Recorded information:
↓↓↓

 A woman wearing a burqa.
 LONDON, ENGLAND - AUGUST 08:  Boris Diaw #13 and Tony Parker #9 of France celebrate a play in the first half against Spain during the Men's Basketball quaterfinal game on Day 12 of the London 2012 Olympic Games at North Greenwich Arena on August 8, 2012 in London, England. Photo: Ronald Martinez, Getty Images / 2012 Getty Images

↑↑↑
↓↓↓

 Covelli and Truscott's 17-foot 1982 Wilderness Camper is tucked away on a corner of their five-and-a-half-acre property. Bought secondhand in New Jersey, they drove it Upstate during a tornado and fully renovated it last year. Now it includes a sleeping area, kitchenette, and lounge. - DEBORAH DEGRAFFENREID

↑↑↑
↓↓↓

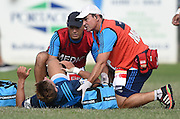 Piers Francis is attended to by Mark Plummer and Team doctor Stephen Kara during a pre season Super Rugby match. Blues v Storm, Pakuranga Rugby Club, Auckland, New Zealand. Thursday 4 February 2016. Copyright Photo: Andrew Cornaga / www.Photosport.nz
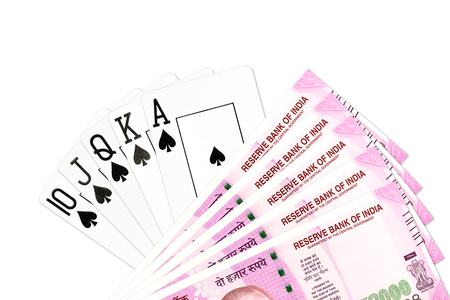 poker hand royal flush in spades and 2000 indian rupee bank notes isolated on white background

↑↑↑

What this task involves:
Extract the part of the records that opens with the line containing "Piers Francis is" and closes with the line containing "poker hand royal". Take only those lines, exactly, and no pictures.

Exercise response:
 Piers Francis is attended to by Mark Plummer and Team doctor Stephen Kara during a pre season Super Rugby match. Blues v Storm, Pakuranga Rugby Club, Auckland, New Zealand. Thursday 4 February 2016. Copyright Photo: Andrew Cornaga / www.Photosport.nz
 poker hand royal flush in spades and 2000 indian rupee bank notes isolated on white background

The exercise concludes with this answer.